Glaucoma is actually a group of eye diseases that lead to damage of the optic nerve (the bundle of nerve fibers that carries information from the eye to the brain), which can then lead to vision loss and the possibility of blindness. 

Optic nerve damage usually occurs in the presence of high intraocular pressure. Glaucoma can occur with normal or even below-normal eye pressure. In the United States, approximately 2.2 million people age 40 and older have glaucoma, and of these, as many as 120,000 are blind due the disease. The number of Americans with glaucoma is estimated to increase to 3.3 million by the year 2020. Vision experts estimate that half of those affected may not know they have it because symptoms may not occur during the early stages of the disease.

 

Glaucoma is a leading cause of blindness among African Americans and Hispanics in the United States. African Americans experience glaucoma at a rate of three times that of Caucasians and experience blindness four times more frequently. Between the ages of 45 and 64, glaucoma is fifteen times more likely to cause blindness in African Americans than in Caucasians. 

 

There are two main forms of glaucoma: open-angle (which is the most common form and affects approximately 95% of individuals) and closed-angle. High-risk factors for open-angle glaucoma include being an African American and over 40, having a family history of the disease, and being over 60 for the general population. Those who are very nearsighted, have a history of diabetes, have experienced eye injury or eye surgery, or take prescription steroids also have an increased risk of developing glaucoma. It has also been suggested that individuals with Japanese ancestry may be at a greater risk for normal-tension glaucoma, and that those of Asian and Eskimo descent may have a greater risk for closed-angle glaucoma.

Open-angle glaucoma, by far the most common form, has no symptoms at first.
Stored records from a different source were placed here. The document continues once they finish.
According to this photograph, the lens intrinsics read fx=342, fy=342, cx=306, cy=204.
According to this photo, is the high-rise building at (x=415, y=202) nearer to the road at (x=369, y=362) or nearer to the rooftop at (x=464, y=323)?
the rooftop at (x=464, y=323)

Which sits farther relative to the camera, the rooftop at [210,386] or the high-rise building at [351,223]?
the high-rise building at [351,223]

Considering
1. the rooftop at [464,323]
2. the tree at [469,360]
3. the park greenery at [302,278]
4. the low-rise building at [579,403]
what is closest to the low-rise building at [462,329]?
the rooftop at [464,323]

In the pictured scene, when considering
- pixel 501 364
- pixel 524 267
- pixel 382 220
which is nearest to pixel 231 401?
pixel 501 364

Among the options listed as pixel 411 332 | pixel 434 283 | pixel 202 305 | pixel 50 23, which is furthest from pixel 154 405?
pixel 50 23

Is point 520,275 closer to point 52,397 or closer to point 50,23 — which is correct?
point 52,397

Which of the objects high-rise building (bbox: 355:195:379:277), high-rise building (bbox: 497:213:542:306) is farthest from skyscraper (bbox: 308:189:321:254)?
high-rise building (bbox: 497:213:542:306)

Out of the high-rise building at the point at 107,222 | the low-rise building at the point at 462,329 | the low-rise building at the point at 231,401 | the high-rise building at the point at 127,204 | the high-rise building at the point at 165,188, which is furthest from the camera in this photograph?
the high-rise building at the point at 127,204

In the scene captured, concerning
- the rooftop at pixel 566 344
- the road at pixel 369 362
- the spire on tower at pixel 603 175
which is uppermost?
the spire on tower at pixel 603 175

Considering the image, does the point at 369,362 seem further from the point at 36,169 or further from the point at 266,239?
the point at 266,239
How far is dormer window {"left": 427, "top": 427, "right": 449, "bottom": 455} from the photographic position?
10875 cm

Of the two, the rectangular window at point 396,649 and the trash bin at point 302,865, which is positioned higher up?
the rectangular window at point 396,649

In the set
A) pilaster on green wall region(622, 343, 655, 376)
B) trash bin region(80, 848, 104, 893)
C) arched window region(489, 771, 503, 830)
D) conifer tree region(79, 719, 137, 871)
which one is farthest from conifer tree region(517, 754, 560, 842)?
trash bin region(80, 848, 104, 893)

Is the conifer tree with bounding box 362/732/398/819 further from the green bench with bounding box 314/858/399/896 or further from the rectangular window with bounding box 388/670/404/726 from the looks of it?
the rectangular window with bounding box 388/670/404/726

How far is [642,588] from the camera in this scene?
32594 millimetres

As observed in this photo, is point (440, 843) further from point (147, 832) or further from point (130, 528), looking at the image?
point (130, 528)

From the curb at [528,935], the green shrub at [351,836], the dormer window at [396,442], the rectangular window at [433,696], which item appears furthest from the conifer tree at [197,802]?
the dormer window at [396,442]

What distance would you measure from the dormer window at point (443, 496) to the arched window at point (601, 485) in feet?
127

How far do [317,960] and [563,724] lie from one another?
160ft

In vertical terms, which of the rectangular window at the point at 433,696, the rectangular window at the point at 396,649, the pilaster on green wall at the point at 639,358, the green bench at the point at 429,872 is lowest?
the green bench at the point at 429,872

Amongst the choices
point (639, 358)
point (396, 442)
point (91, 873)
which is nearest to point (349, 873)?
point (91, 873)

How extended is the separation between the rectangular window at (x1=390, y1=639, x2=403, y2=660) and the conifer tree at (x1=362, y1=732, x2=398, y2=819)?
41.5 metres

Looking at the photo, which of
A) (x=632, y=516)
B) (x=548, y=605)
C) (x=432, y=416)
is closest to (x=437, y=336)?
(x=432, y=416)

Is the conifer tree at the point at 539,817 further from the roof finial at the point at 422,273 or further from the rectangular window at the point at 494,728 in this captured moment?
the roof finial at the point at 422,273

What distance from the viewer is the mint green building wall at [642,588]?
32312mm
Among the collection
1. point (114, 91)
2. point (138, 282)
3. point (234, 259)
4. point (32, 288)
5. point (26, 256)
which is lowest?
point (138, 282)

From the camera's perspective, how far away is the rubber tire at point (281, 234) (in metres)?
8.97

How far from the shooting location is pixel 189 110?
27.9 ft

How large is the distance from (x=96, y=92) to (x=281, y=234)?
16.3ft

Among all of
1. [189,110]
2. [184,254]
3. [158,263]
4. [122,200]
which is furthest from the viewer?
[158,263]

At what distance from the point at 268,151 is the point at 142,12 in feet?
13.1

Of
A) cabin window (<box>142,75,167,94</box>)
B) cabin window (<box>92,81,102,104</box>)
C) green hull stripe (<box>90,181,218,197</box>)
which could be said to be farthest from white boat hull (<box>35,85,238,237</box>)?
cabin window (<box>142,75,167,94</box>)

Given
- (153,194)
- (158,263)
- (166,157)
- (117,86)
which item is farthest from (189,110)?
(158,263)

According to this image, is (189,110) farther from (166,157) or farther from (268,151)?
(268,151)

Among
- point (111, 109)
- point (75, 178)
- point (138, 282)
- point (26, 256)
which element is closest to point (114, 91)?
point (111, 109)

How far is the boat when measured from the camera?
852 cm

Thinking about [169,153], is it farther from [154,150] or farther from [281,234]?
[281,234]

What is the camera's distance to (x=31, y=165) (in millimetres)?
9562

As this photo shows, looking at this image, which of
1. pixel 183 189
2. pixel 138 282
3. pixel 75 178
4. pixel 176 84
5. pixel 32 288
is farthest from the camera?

At some point, side vision (peripheral vision) is lost and without treatment, total blindness will occur.

Closed-angle glaucoma (acute glaucoma) results from a sudden, complete blocking of the fluid flowing out of the eye. Symptoms may include severe pain, nausea, vomiting, blurred vision, and seeing a rainbow halo around lights. Closed-angle glaucoma is a medical emergency and must be treated immediately or blindness could result in one or two days.

Currently, there is no cure for glaucoma; however, early diagnosis and treatment can control glaucoma before vision loss or blindness occurs.There are several tests that can help your eye care professional detect glaucoma; these include a visual acuity test, visual field test, dilated eye exam, tonometry (which measures the pressure inside of the eye), and pachymetry (which uses ultrasonic waves to help determine cornea thickness). Individuals at high risk for glaucoma should have a dilated pupil eye examination, including a visual field test, at least every two years.

 

Computer Vision Syndrome

Computer Vision Syndrome (CVS) is the complex of eye and vision problems related to near work which are experienced during or related to computer use. CVS is characterized by visual symptoms which result from interaction with a computer display or its environment. In most cases, symptoms occur because the visual demands of the task exceed the visual abilities of the individual to comfortably perform the task.

Computer vision syndrome (CVS) affects three out of four computer users. It is a series of symptoms related to extended periods of computer usage. Though it is no cause for panic, measures can be taken to relieve symptoms of CVS.

CVS can appear as a variety of symptoms. Headaches, eye strain, neck and back aches, sensitivity to light, blurred vision, double vision, and dry or irritated eyes are all possible problems related to CVS.

Any computer user can develop CVS. Your vision, your computer, and the environment where you use your computer are all factors that can lead to CVS.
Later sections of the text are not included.